TLA+ model of CCF’s Raft modifications#

CCF implements some modifications to Raft as it was originally proposed by Ongaro and Ousterhout. Specifically, CCF constrains that only appended entries that were signed by the primary can be committed. Any other entry that has not been signed is rolled back. Additionally, the CCF implementation introduced a variant of the reconfiguration that is different from the one proposed by the original Raft paper. In CCF CFT, reconfigurations are done via one transaction (as described here).

The TLA+ specification models the intended behavior of Raft as it is modified for CCF. Below, we explain several core parts of the specification in more detail.

You can find the full specification in the tla/ folder and more information on TLA+ here. Several good resources exist online, one good example is this guide.

Building blocks of the TLA+ spec#

The core model is maintained in the tla/raft_spec/ccfraft.tla file, however the constants defined in this file are controlled through the model check file tla/raft_spec/MCraft.tla.

This file controls the constants as seen below.

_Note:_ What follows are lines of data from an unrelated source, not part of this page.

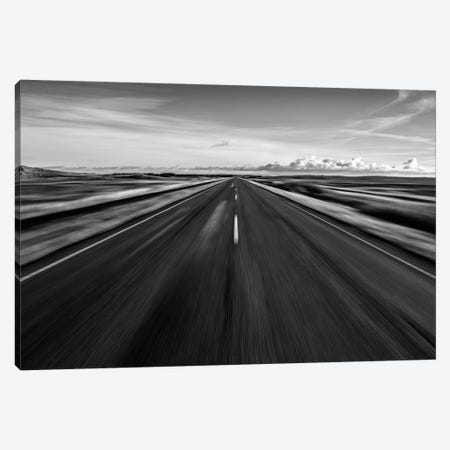 Driving West Coast. Canvas Print #LEI10} by Leif Londal Canvas Wall Art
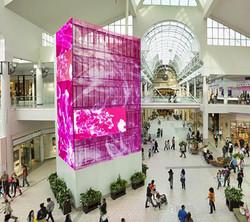 Arden Fair Mall LED Screen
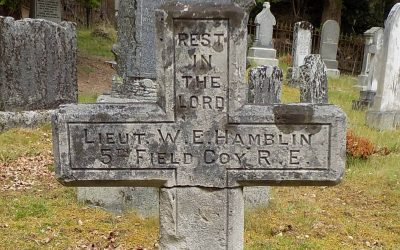 Canmore – Forres Cemetery, Moray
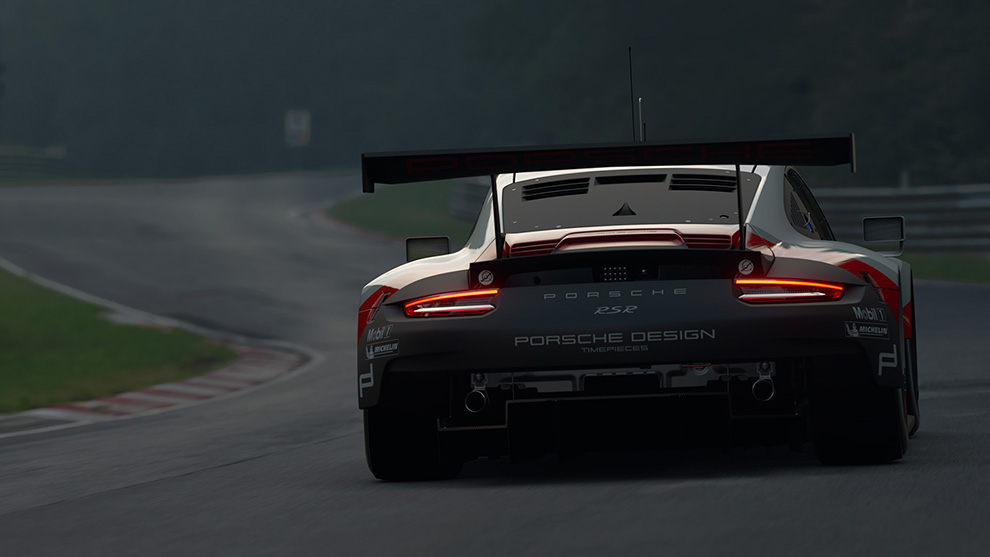 Gt Sport Car List Complete Revealed By Polyphony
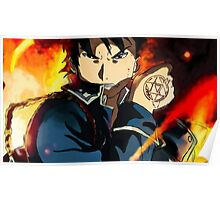 Roy Mustang Poster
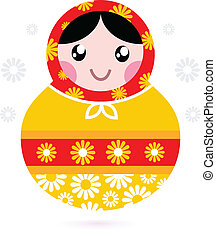 Cute wooden Russian doll - Matrioshka yellow and red -...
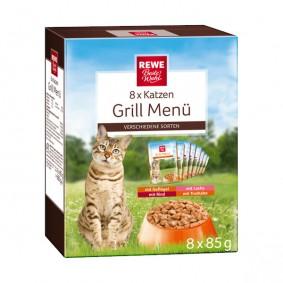 REWE Beste Wahl Katzen Grill Menü Multipack 8x85g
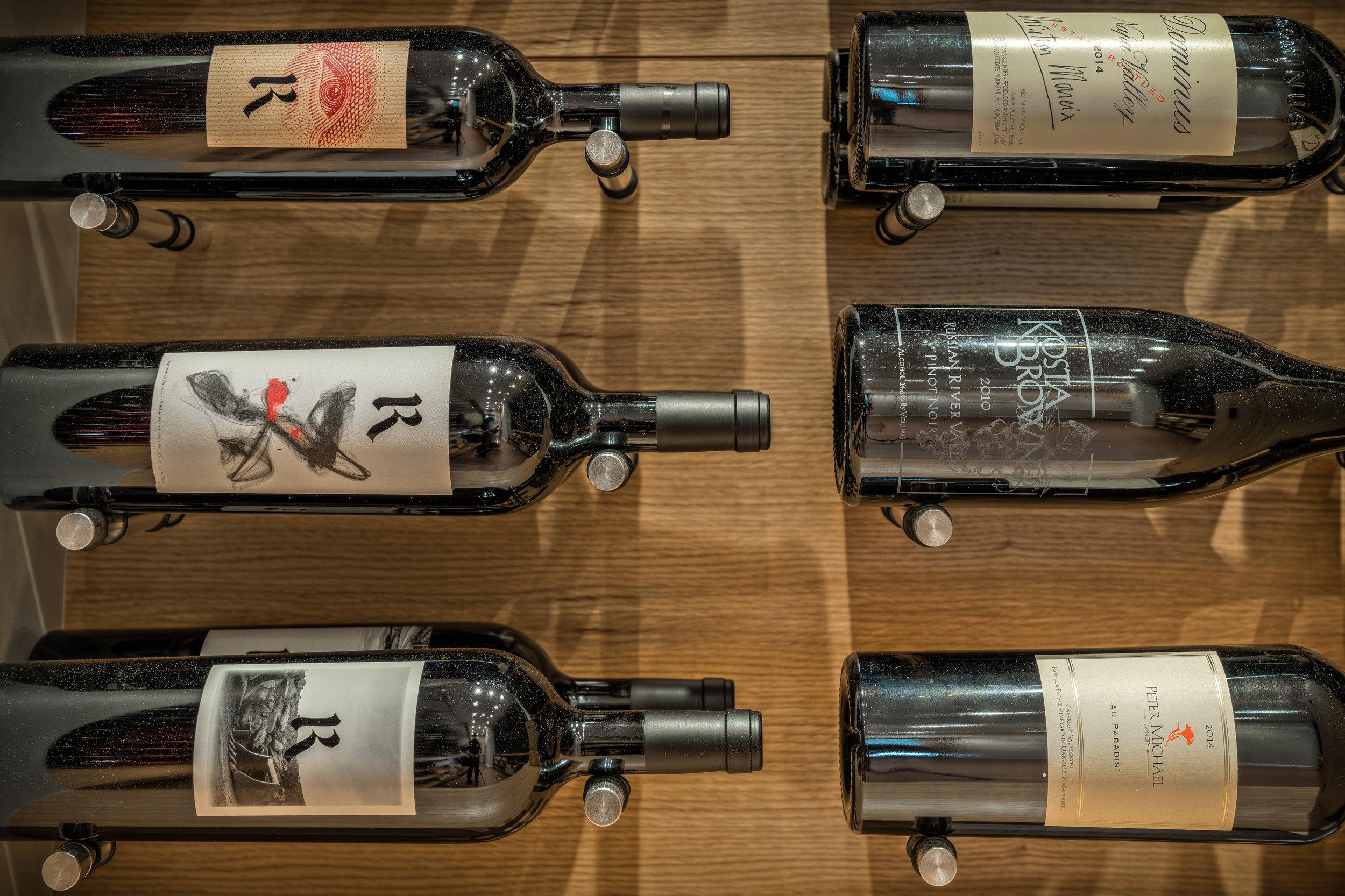 Wine Cellar – Detail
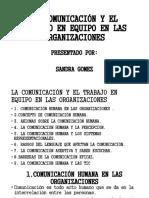 LA COMUNICACIÓN Y EL TRABAJO EN EQUIPO EN (1)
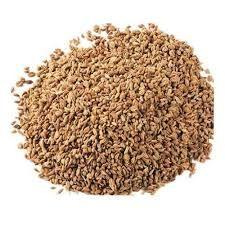 Saxortin Herbal Seed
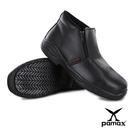 PAMAX帕瑪斯安全鞋-雙拉鍊中筒高抓地力安全鞋、皮鞋兩用 ※ PA20201FEH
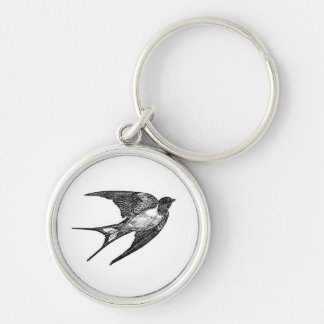 Vintage Black Swallow Design Silver-Colored Round Key Ring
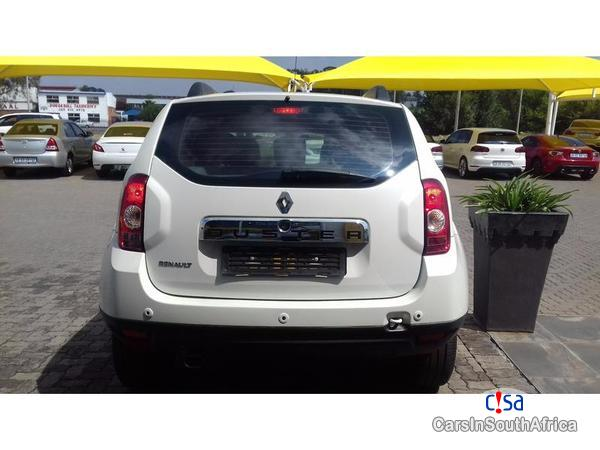 Renault Duster Manual 2014 in South Africa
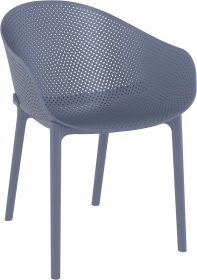 Sky Outdoor Arm Chair colour ANTHRACITE available to order now!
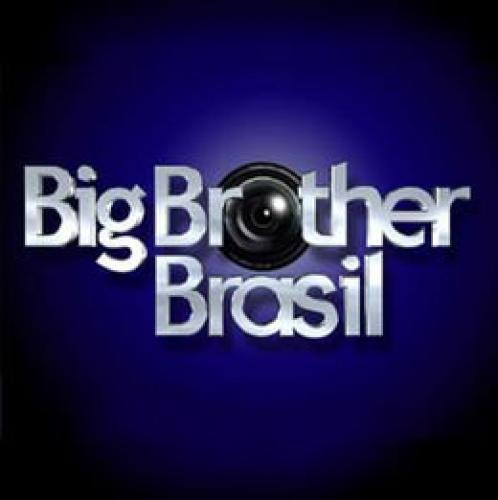 Big Brother Brasil next episode air date poster
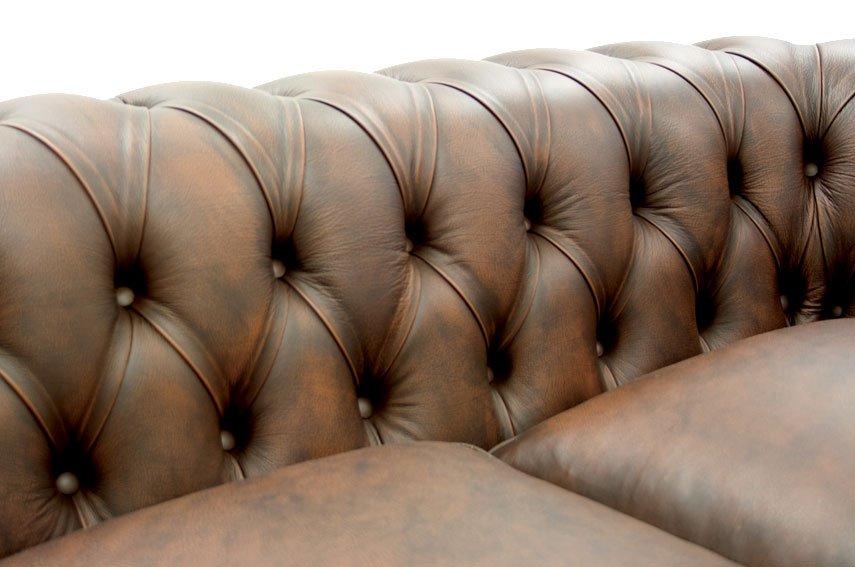Sofá 3 plazas marrón oscuro chesterfield Chesire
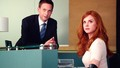 suits - Donna and Mike wallpaper
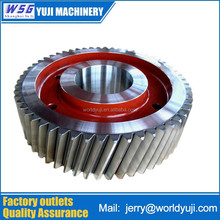 Professional Cheap Price 50KG Industrial High Precision Steel Spur Gear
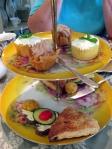 Cabana Tea Party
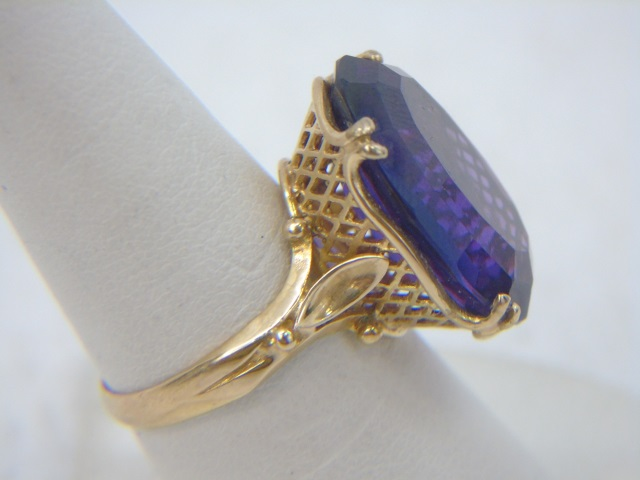Estate Yellow Gold & Large Amethyst Cocktail Ring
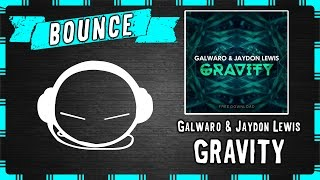 Jaydon Lewis & Galwaro - Gravity (Original Mix)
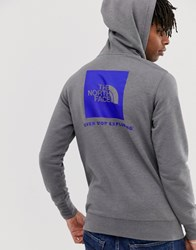 The North Face Red Box Hoodie In Gray Gray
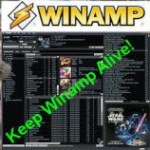 There's already a petition to save Winamp, but what about Shoutcast?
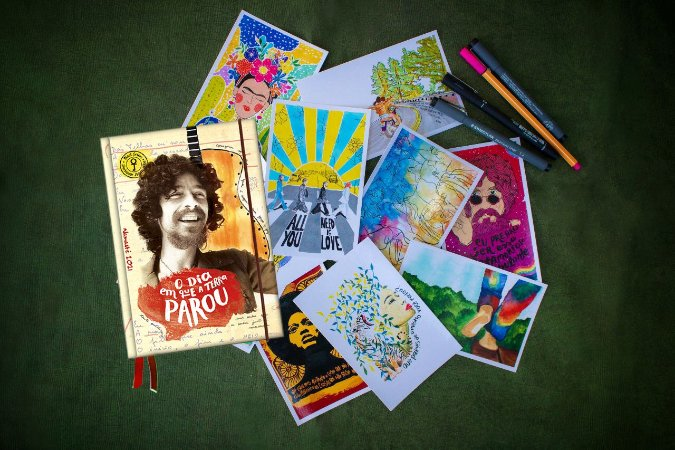 Agenda Raul Livro + Kit Postal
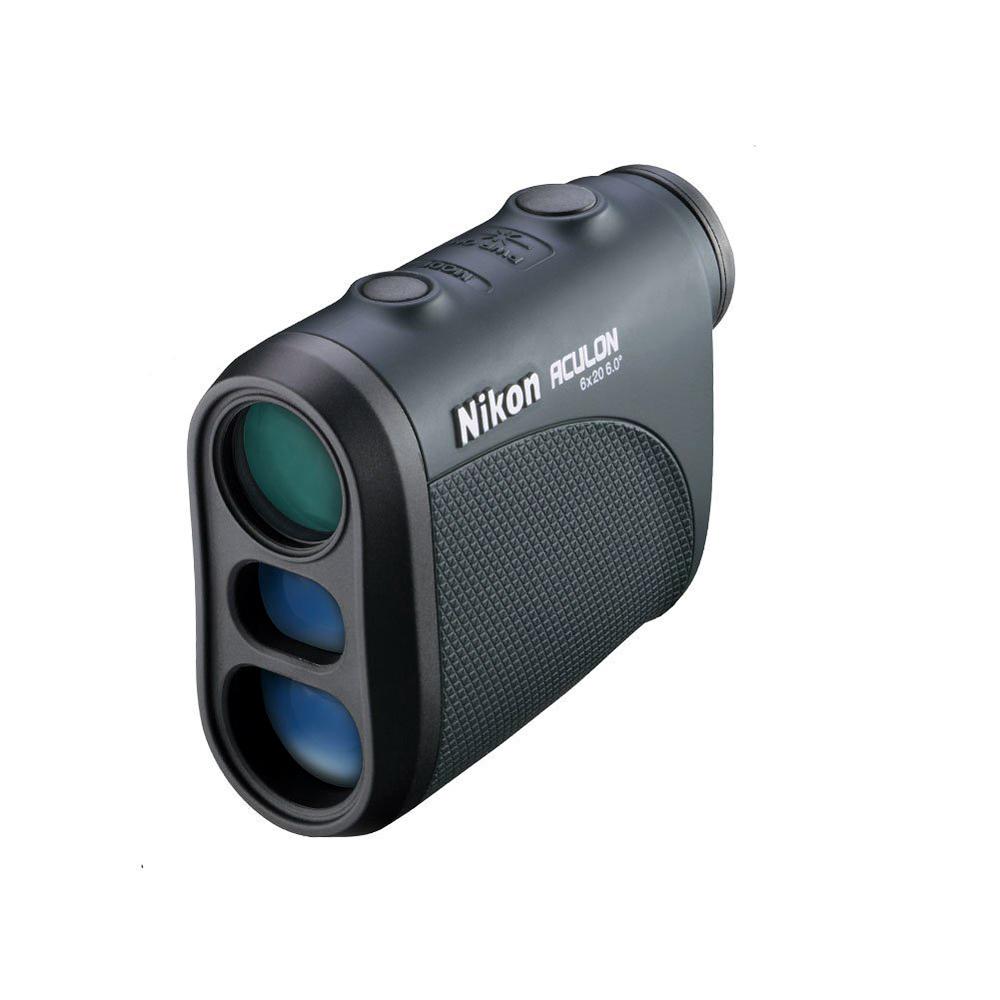 Картинка для Дальномер лазерный Nikon LRF ACULON AL11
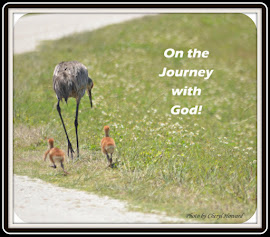 On the Journey with God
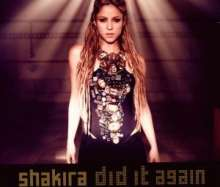 Shakira: Did It Again, Maxi-CD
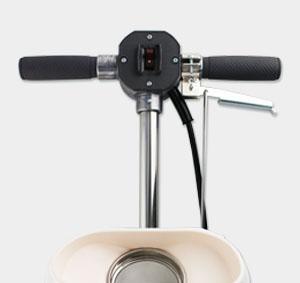 musashi製ポリッシャー用シャンピングタンクセット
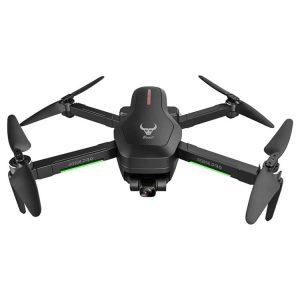 ZLL SG906 Pro 2 Drone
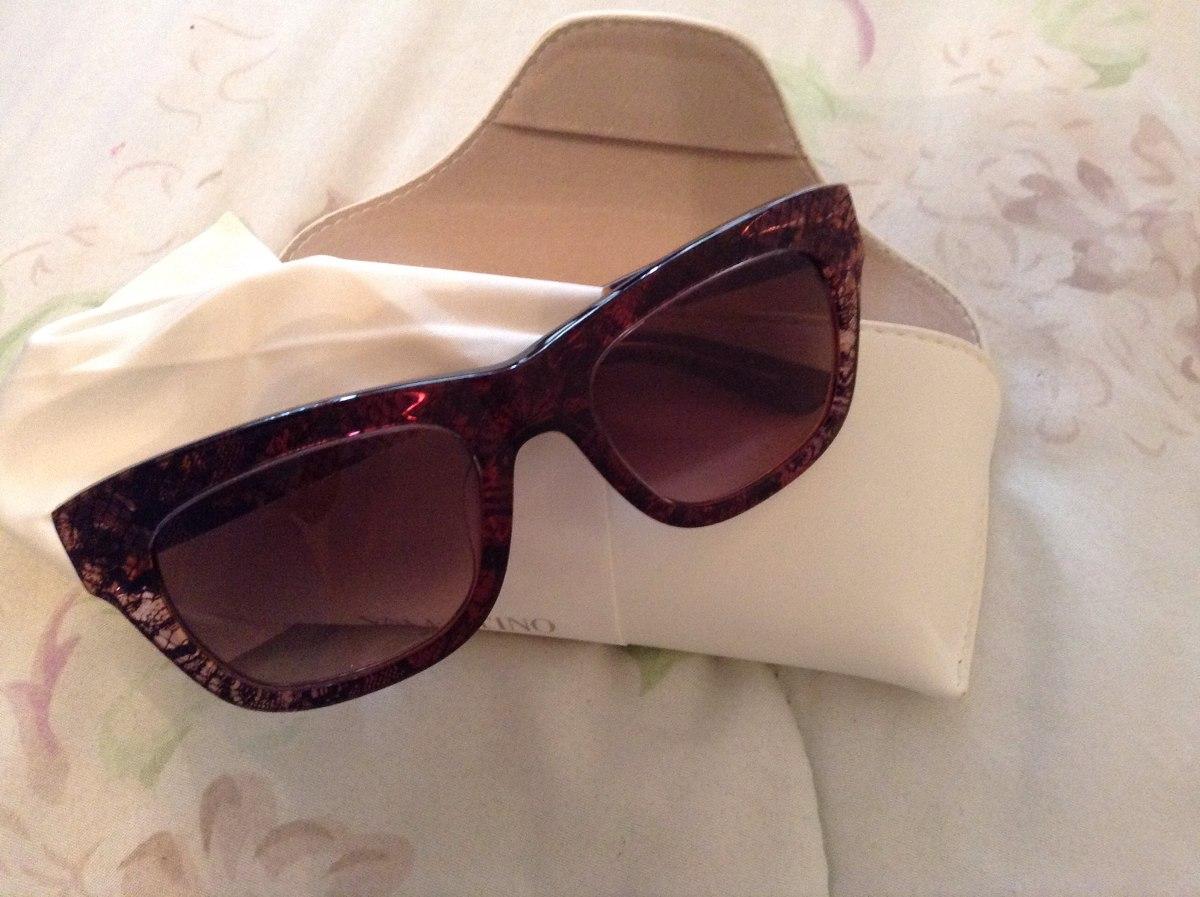 Anteojos Lentes Gafas Sol Valentino Marca Original Negro - $ 4.999 ...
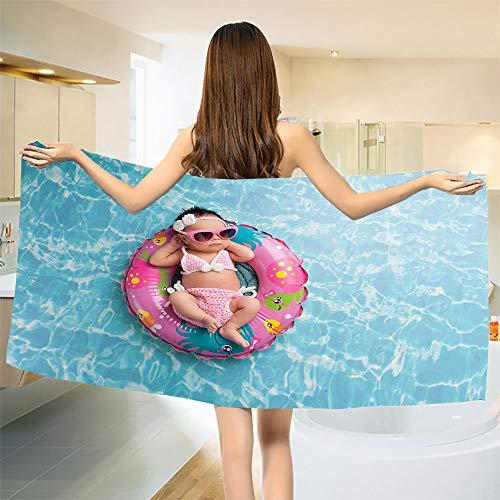 smallbeefly Baby Bath Towel Nine Days Old Girl Sleeping on Tiny Inflatable Ring Crocheted Bikini Sunglasses Bathroom Towels Tan Multicolor Size: W 31.5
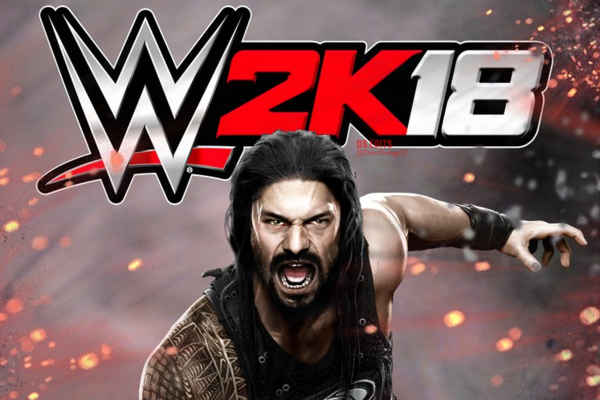 WWE 2K18 is confirmed for Nintendo Switch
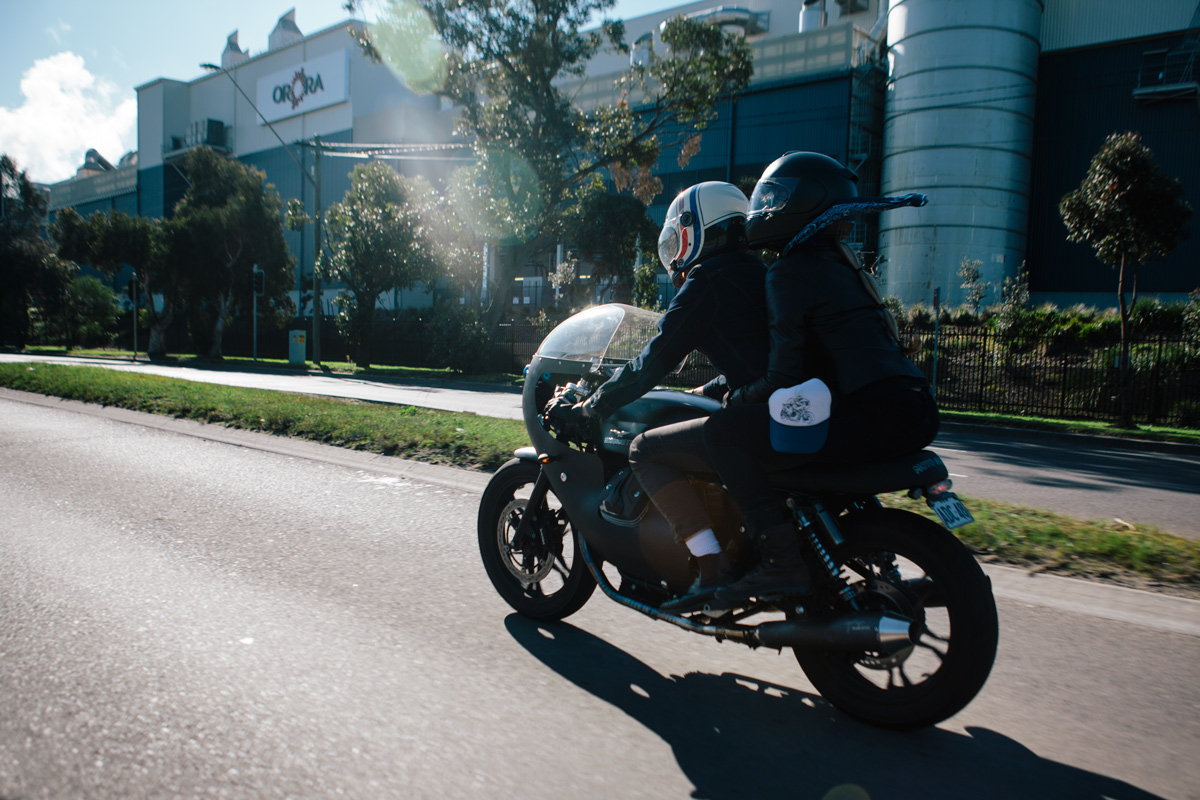 Triumph Cafe Racer >> Brad's Moto Guzzi v7 Cafe Racer | Throttle Roll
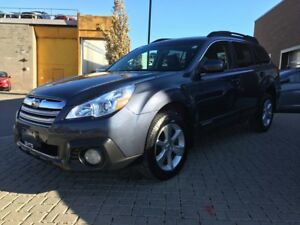 2014 Subaru Outback 3.6R w/Limited Pkg!! NAVIGATION!!! LUGGAGE R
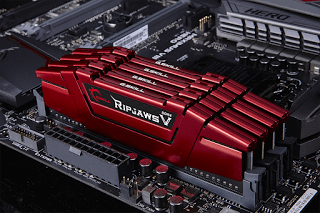 G.SKILL Announces DDR4-3200MHz CL14 64GB(4x16GB) Memory Kit 19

In addition to basic settings of how many nodes are to be model checked and their initial configuration, the model allows to place additional limitations on the state space of the program.

\* Limit the terms that can be reached. Needs to be set to at least 3 to
\* evaluate all relevant states. If set to only 2, the candidate_quorum
\* constraint below is too restrictive.
TermLimit_mc == 4

\* Limit number of requests (new entries) that can be made
RequestLimit_mc == 2

\* Limit on number of request votes that can be sent to each other node
RequestVoteLimit_mc == 1

\* Limit number of reconfigurations
ReconfigurationLimit_mc == 1

\* Limit number of duplicate messages sent to the same server
MessagesLimit_mc == 1

\* Limit number of times a RetiredLeader server sends commit notifications
CommitNotificationLimit_mc == 1

\* We made several restrictions to the state space of Raft. However since we
\* made these restrictions, Deadlocks can occur at places that Raft would in
\* real-world deployments handle graciously. 
\* One example of this is if a Quorum of nodes becomes Candidate but can not
\* timeout anymore since we constrained the terms. Then, an artificial Deadlock
\* is reached. We solve this below. If TermLimit is set to any number >2, this is
\* not an issue since breadth-first search will make sure that a similar
\* situation is simulated at term==1 which results in a term increase to 2.
MaxSimultaneousCandidates_mc == 1

Possible state transitions in the model#

During the model check, the model checker will exhaustively search through all possible state transitions. The below snippet defines the possible state transitions at each step. Each of these transitions has additional constraints that have to be fulfilled for the state to be an allowed step. For example, BecomeLeader is only a possible step if the selected node has enough votes to do so.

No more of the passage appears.